Links for 2020-03-03

  • The history of leaded gasoline is nuts

    It is frankly shocking that this was ignored for so long! “The history of leaded gasoline is nuts. Scientists warned it was poison, the factory where it was made was making workers loopy, but GM/Standard Oil enlisted the surgeon general to convince everyone it was safe and rejected alternatives. Massive public harm resulted.” “A Yale physiologist named Yandell Henderson had tested tetraethyl lead as a potential nerve agent during WWI, and when asked his thoughts on putting it into gasoline, he reacted with alarm. ‘Widespread lead poisoning was almost certain to result.’ Later he deemed it the ‘single greatest question in the field of public health that has ever faced the American public.'”

    (tags: gasoline petrol lead health poisoning healthcare yandell-henderson)

  • Numbers Every Programmer Should Know, By Year

    interactively explore how Jeff Dean’s “Numbers Every Programmer Should Know” have changed over time (via Kishore Gopalakrishna)

    (tags: memory latency hardware history jeff-dean latencies speed performance)

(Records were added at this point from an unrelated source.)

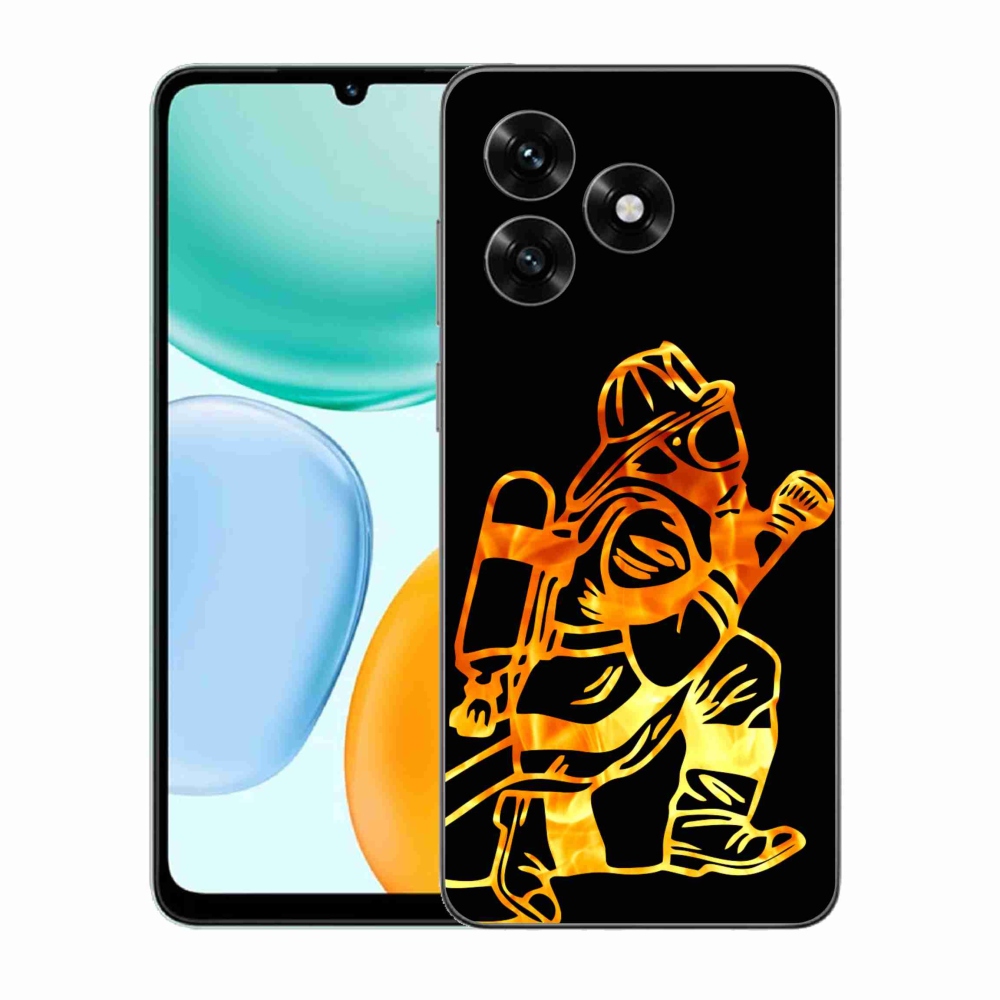 Gél borítás mmCase a Honor X5c Plus számára - tűzoltó 1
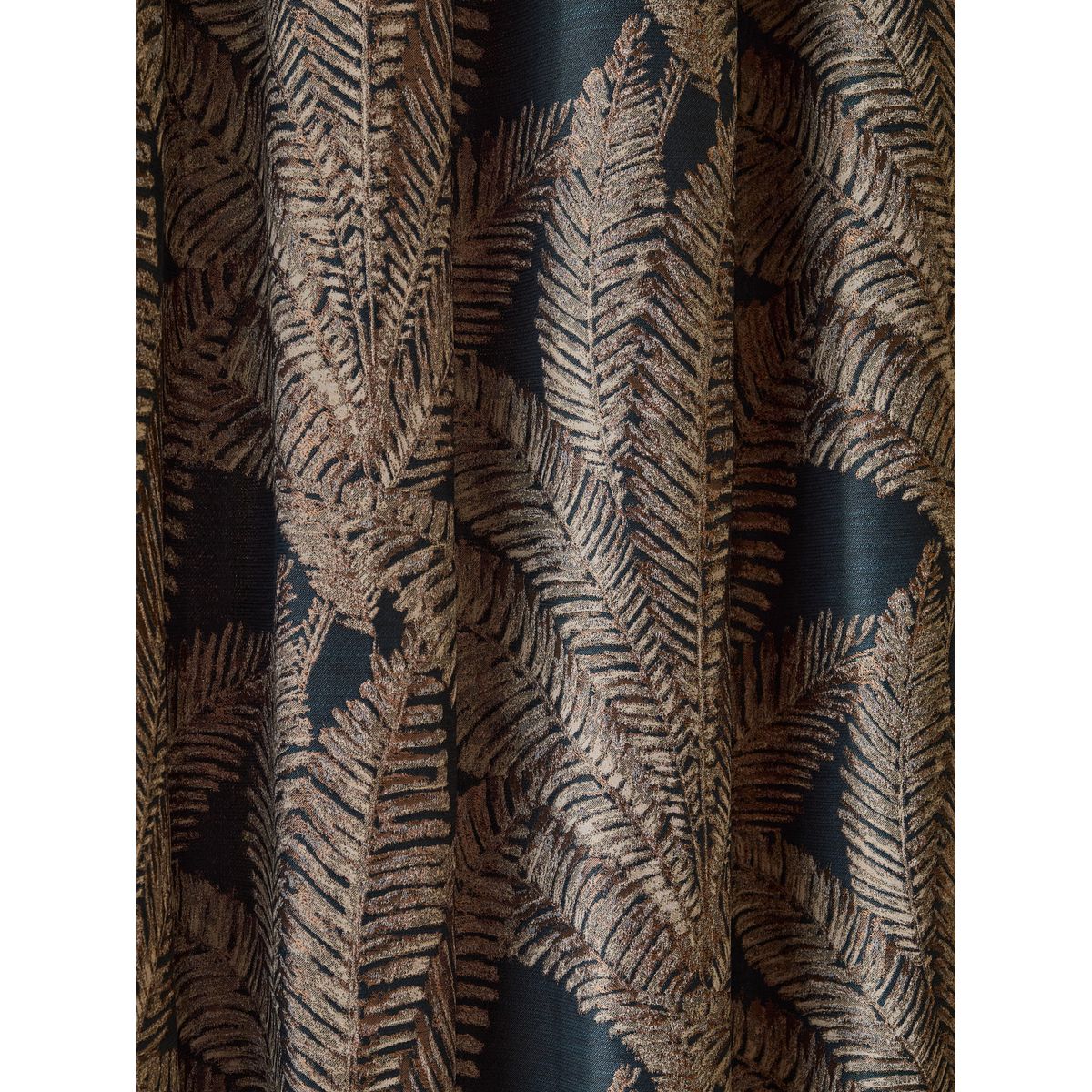 Rideaux doublés en jacquard à œillets bleu, NEXT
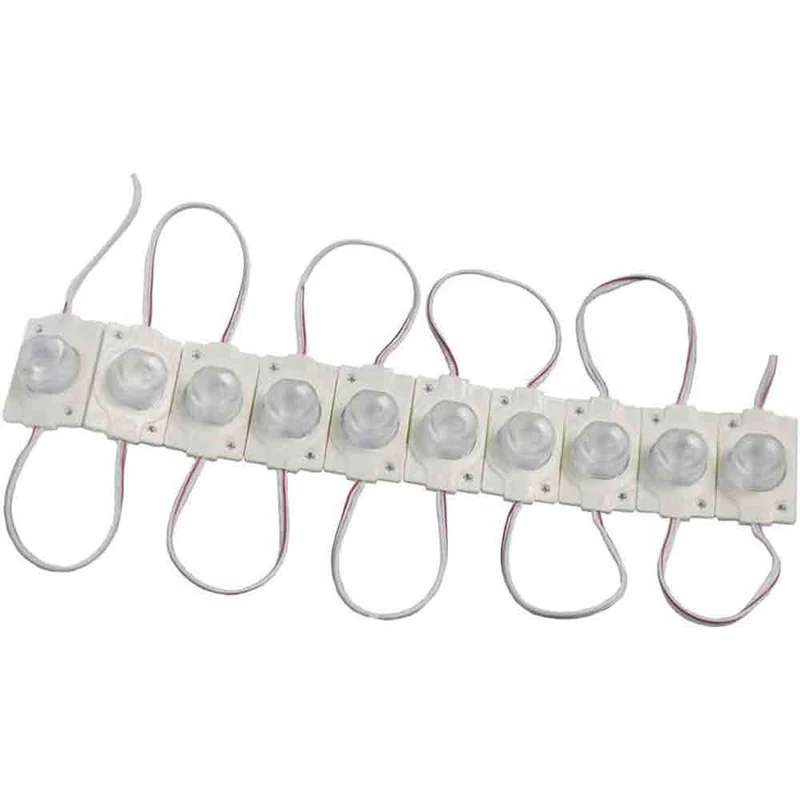 Modulo 10 led 3030 12V per insegne tabelle luce fredda calda IP65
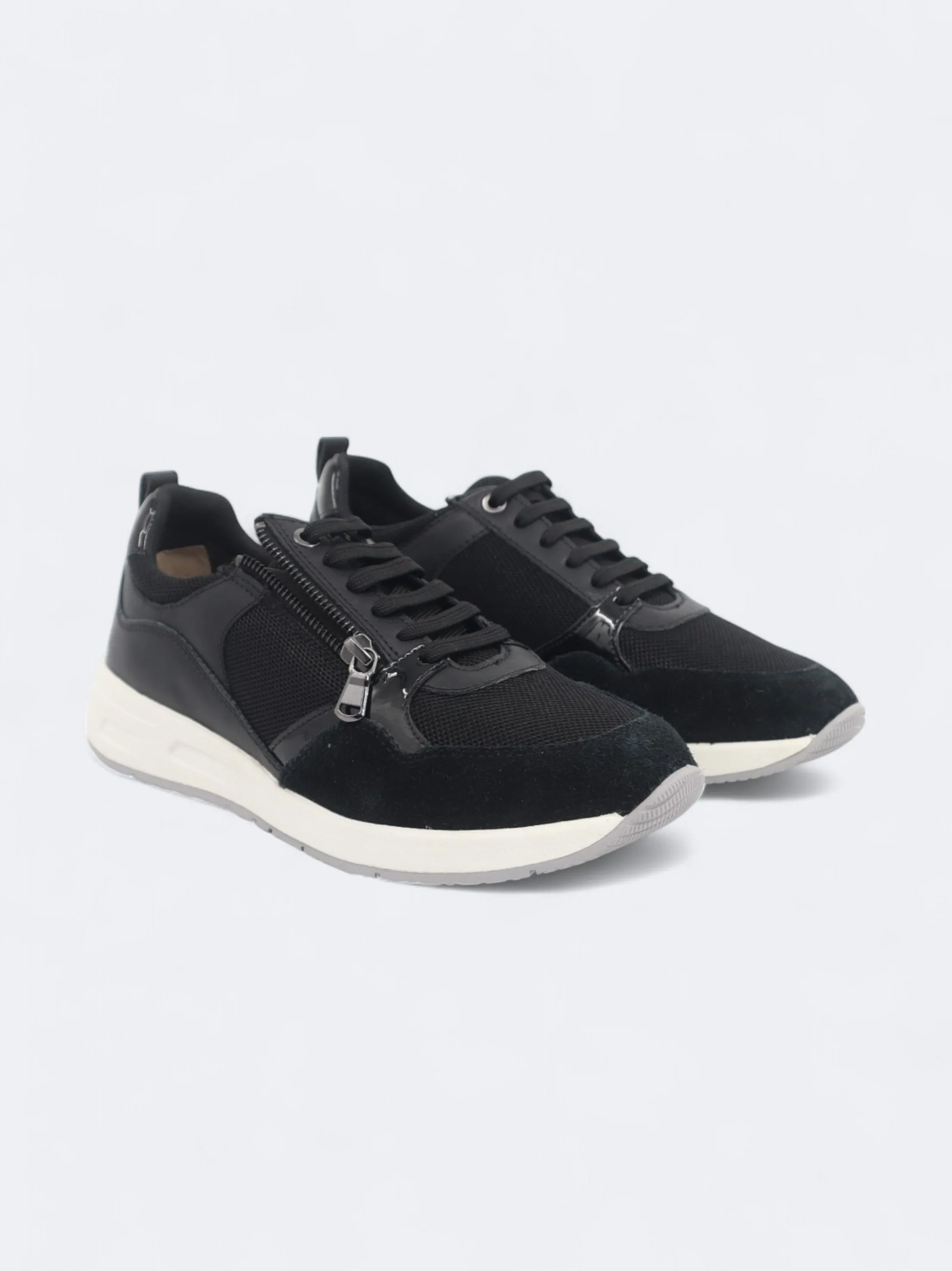 Women's Textured Sneakers,Black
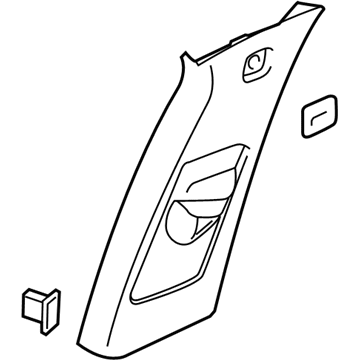 GM 84959296 Panel Assembly, Ctr Plr Upr Tr *Wheat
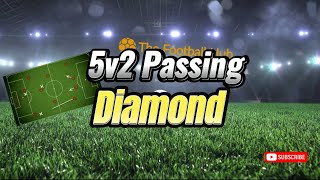 High Intensity 5v2 Passing Diamond | Football / Soccer Rondo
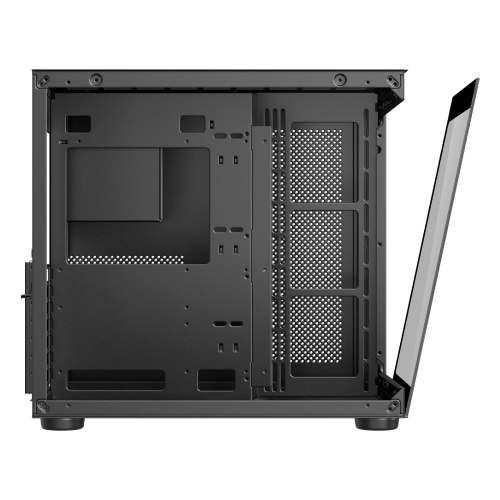 James Donkey Stark S800 4xARGB Temperli Cam 650W 80+ Bronze ATX Siyah Gaming (Oyuncu) Kasa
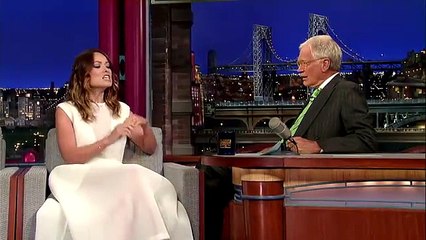 David Letterman Interview Olivia Wilde Wont Drown David Blaine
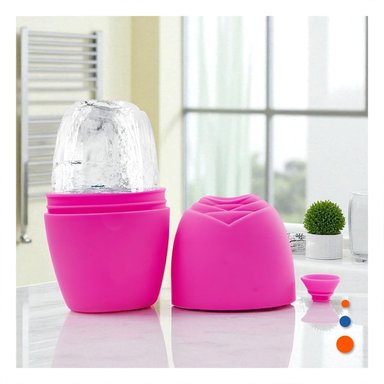 CONTENEDOR PARA RODILLO FACIAL DE HIELO FUCSIA COMPACTO Y MODERNO PARA MASAJES Y+LIGAS REGALO - 1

  • When Bloom filters don’t bloom

    A good exploration into modern CPU/memory performance behaviour, and profiling same on Linux using “perf stat -d” and “google-perftools”:

    Modern CPUs are really good at sequential memory access when it’s possible to predict memory fetch patterns (see Cache prefetching). Random memory access on the other hand is very costly. Advanced data structures are very interesting, but beware. Modern computers require cache-optimized algorithms. When working with large datasets, not fitting L3, prefer optimizing for reduced number loads, over optimizing the amount of memory used. I guess it’s fair to say that Bloom filters are great, as long as they fit into the L3 cache. The moment this assumption is broken, they are terrible. This is not news, Bloom filters optimize for memory usage, not for memory access. For example, see the Cuckoo Filters paper.

    (tags: cloudflare bloom-filters performance data-structures cpu cache l3 hashing perf perftools)

  • Connectivity at the origins of domain specificity in the cortical face and place networks | PNAS

    Wow, this is cool — babies are born with some “pre-wired” visual connectivity networks, specifically for faces and scenes:

    Where does knowledge come from? We addressed this classic question using the test cases of the cortical face and scene networks: two well-studied examples of specialized “knowledge” systems in the adult brain. We found that neonates already show domain-specific patterns of functional connectivity between regions that will later develop full-blown face and scene selectivity. Furthermore, the proto face network showed stronger functional connectivity with foveal than with peripheral primary visual cortex, while the proto scene network showed the opposite pattern, revealing that these networks already receive differential visual inputs. Our findings support the hypothesis that innate connectivity precedes the emergence of domain-specific function in cortex, shedding new light on the age-old question of the origins of human knowledge.

    (tags: brains vision babies knowledge learning science biology)

  • Ciarán Murray on Twitter – another Coronavirus thread – estimating the COVID-19 case fatality rate

    ‘on the basis of what we can learn from the very unfortunate experiment that was the Diamond Princess, the coronavirus is probably at most 13x more lethal than the flu and likely a lot less lethal – probably closer to 5x more lethal (.3% CFR).’